医療職が燃え尽きるとはどのようなものか

看護師では仕事に疲れ、就業が困難になる燃え尽き症候群が問題になっている。 しかし、看護職など医療に従事する職種の燃え尽きは単純な過剰労働(過重労働)では説明できない。むしろ仕事に真摯に向きあった結果でもあり、時には肯定的に捉えるべき側面も持っている。ヒューマンサービス業の代表である医療職の燃え尽きを多角的に検討してきた同志社大学政策学部の久保真人教授に、医療職の燃え尽きをどのように捉えるべきかを聞いた。

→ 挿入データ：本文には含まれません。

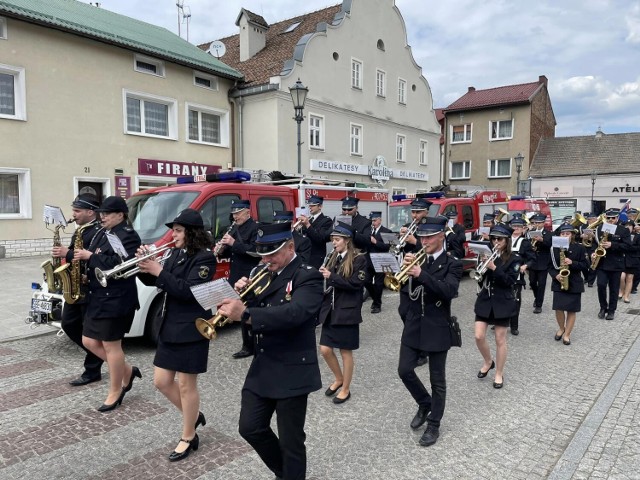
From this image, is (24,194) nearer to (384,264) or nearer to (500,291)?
(384,264)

—先生が医療職の燃え尽きに関心を持った理由は何ですか

久保真人先生
久保真人先生

久保先生 もともとは大学で心理学を研究し、ストレスに関心がありました。その過程で看護師の燃え尽きを研究する機会を得ました。それを拡大して、介護職や教師などのヒューマンサービスに携わる専門職の燃え尽きに興味を持ったことがきっかけです。

—看護師の燃え尽きを研究してどのような発見がありましたか

久保 看護師は医療現場では専門職であるけれども、純粋な意味での専門職ではなく、医師の指示通りに動くことを余儀なくされていますから、半専門職という立場です。しかも夜勤が多いなどの過重労働の状況にあります。これは個人レベルのストレス対策を超えた問題であることが分かりました。

看護師に限りませんがヒューマンサービスの仕事というのは、ゴールが明確でない場合があります。どこまでやれば十分か。このゴールが同僚と共有されていない場合、当事者には大きなストレスになります。

—医師と看護師は立場が違いますね。

久保 医師は看護師よりも自律性が高い職種です。主治医制度があるように、個人の力で問題を解決することを求められています。自分の裁量にしたがって仕事を進めることが可能ですが、その代わり孤立しがちという宿命を抱えています。そこが看護師にはない医師独特のリスクといえます。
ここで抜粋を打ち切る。